I decided to try out how well this works with Mark Pilgrim's "Dive Into Python" book. I downloaded a copy of the book as separate HTML files, ran find on the result to create the manifest, whacked the <html> elements with a multi-file search-and-replace in my text editor, set up the files on my machine's local server, browsed to it from my iPod Touch, worked like a champ.

It seems to take 20-30 seconds to get all the files downloaded, and during that time there is no indication of what's going on in the browser. I was tail'ing my server's access log to tell when I was done. Presumably some of those events specified in the WHAT-WG version of the spec will help out with issues like that. After the files got downloaded, I could turn the wifi off on my device, and continue to browse the content.

"Dive Into Python" seemed like a good test case; non-trivial markup, especially code snippets; a significant amount of content (3MBs fully expanded), and presumably not really designed to be read on a hand-held device. I'm satisfied with the results, though I think most people will find the font sizes too small. The font sizes are too small for me when displaying in portrait mode, so make sure you try landscape as well. Tough decision point there, make the fonts bigger and then you'll either get text wrapping or have to do side-to-side scrolling.

I've got the files available on one of my servers, http://diveintopython-cached.muellerware.org/, which I'll leave up until my hosting provider kills me - each access to the page from an enabled browser will download the whole book (if it's not already been downloaded). Presumably this might work on other WebKit-based browsers, like the one on an Android device, or the Palm Pre.

On the iPhone or iPod Touch, after displaying the initial page, add a bookmark by clicking the + button, and then the "Add to Home Screen" button. Remember to wait 30 seconds or so after the initial page load before doing this, to make sure all the content gets downloaded. This will add the book as a new "app" on the main application screen. I've also done the appropriate horkiness to get the cover of Mark's book to show up as the application icon.

questions

This experience raises a number of questions regarding the HTML5 Offline Application Cache support:

  • How much space does the browser set aside for this cache? I assume there's a fixed upper limit for the cache, but does it compete with all other browser caching? Or is there a per-site or per-url cache limit?

  • How can I be informed when my cache content is thrown out of the cache?
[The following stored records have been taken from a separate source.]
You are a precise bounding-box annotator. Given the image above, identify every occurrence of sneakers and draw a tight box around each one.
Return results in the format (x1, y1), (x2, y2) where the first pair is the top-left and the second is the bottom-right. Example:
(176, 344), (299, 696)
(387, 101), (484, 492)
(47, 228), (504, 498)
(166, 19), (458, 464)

Is the entire set of files listed in the manifest thrown out atomically?

  • Is there enough functionality in the existing and proposed APIs to make reliable use of this capability?

I'm left wondering if it wouldn't just be better off to provide a full-function JavaScript API to the cache in general, although clearly this could be done as well as this declarative approach. My fear is the declarative approach might take you 80% of the way there, but leave out critical capability in that missing 20%.

More experimentation required. Have at it.

Or maybe this is just simple abuse of the capability. Instead of caching web sites, you could certainly get more control by having all the book content stored in a client-side SQL database, and then build an HTML application to navigate through it. It's just a lot more work.